Classification Module

Another module is responsible for document classification, for which we use a neural network trained on the BERT model. This model can effectively handle formalized queries and navigate narrow semantic domains. We performed training on 1500 corporate documents.

The neural network quickly learned to identify the document type with 89% accuracy. It can easily distinguish company policies from resignation letters, vacation requests, and other documents. At the same time, the neural network can be trained to classify other categories of text with ease. For example, it can sort scholarly articles by topics like history, philosophy, politics, sociology, and other sciences.

We used Python 3.10, FastAPI, PyTorch, and Transformers models to create the classification module.

Indexing and Search Module

We chose Elasticsearch as our search engine and made minor modifications to suit our needs. For example, it now supports fragment search in addition to full-text search and annotates and classifies documents during the indexing process. We developed the indexing and search module using Python 3.10, FastAPI, PostgreSQL, and FS Crawler.

Additionally, we developed two utilities to extend the functionality of Elasticsearch for controlling index versions and troubleshooting data migration errors. Another advantage of the solution is that the search system remains available to users in 24/7 mode during the data indexing/reindexing process by activating a backup index at the time of indexing.

We achieved high-speed indexing, annotation, and classification of documents. The table below shows the performance of the platform with different types of documents. There are 1000 documents, and the average file size is 460 KB.

Document Type Indexing (min.) Classification (min.) Indexing + annotation (min.) Indexing + Classification + Annotation (min.)
TXT format 16 37 52 74
PDF format 40 54 72 72
DOCX format 16 22 40 49
Mixed formats 25 45 59 79

User Interface

Our developers wrote the front-end component using the Vue.js framework. The administrator can use the interface to connect any third-party document repository to the platform, including Google Drive, Dropbox, Bitrix, and others. The administrator also specifies what to do with the information in the repository, whether they want to simply index it or annotate and categorize the text as part of the indexing process.

The user now interacts with a single web interface and search access window for all document repositories connected to the platform. They don't need to navigate different search services, switch between external repositories, or waste time. Searches are performed everywhere at once, across all repositories.

Users can easily customize the design of the web interface to any corporate style, including colors, images, and text labels. Once the design is customized, the interface can easily integrate with any enterprise content management system.

The Result

The platform development was divided into two phases and took one year. A team of 14 specialists worked on the system, including backend and frontend developers, QA specialists, DevOps engineers, ML engineers, and ML analysts. As a result, we created a user-friendly and effective tool that will significantly simplify the process of finding documents and necessary information in corporate document repositories.

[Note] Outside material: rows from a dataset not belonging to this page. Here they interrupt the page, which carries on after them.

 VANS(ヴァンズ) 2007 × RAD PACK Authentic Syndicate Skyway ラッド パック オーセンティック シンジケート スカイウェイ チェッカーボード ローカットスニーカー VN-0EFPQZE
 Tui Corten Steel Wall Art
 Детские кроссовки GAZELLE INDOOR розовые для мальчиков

Advantages of the platform

  • Accurate search based on the meaning and content of the text, not just the file name.
  • Single interface for searching documents across all repositories.
  • Quick integration with existing corporate infrastructure.
  • Convenient system of filters by document type and subject.

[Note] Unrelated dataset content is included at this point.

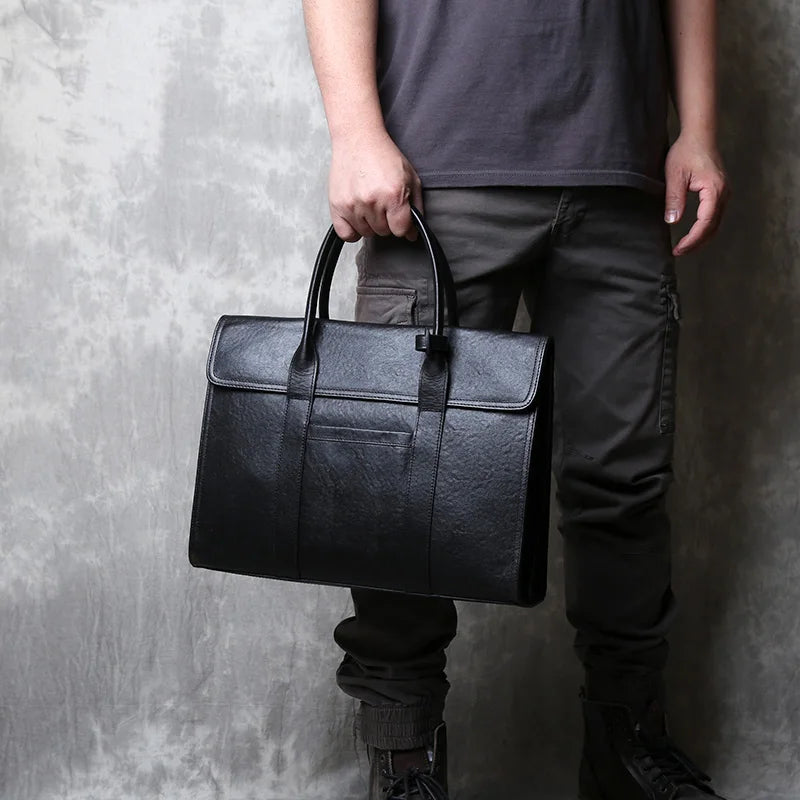HORIZON LAPTOPTASCHE AUS ECHTLEDER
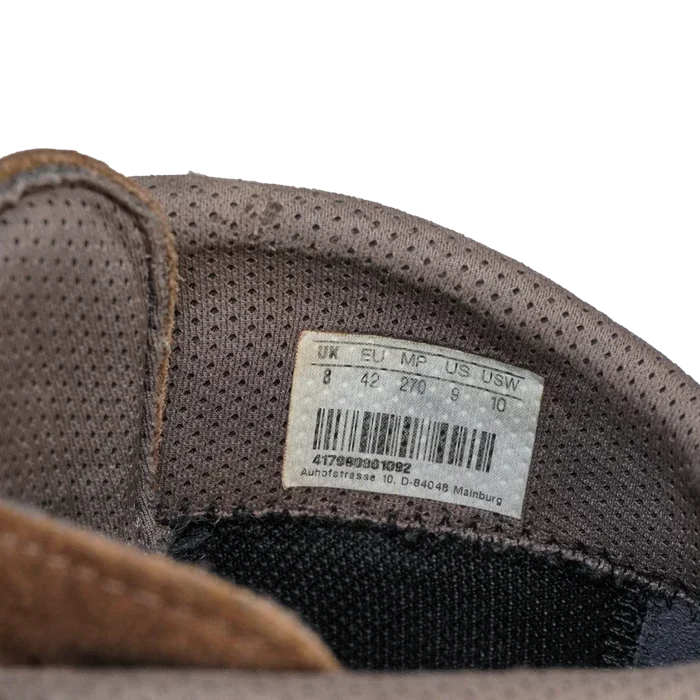 British Army Combat Haix Desert Boots - 8 UK - British Army Surplus - Combat Boots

We have achieved high quality data analysis with minimal prior training. Neural network models require about 1500 documents and one and a half to two hours of training, after which they show classification and annotation accuracy in the range of 80-89%.

Target audience

The target audience that could benefit from our platform is the commercial sector (B2B), where telecom companies, banks, and large retailers are interested in such solutions. The public sector (B2G) is also interested in these systems, especially ministries, authorities, and budgetary institutions that deal with vast amounts of information on a daily basis and need flexible and convenient tools for searching documents in all repositories.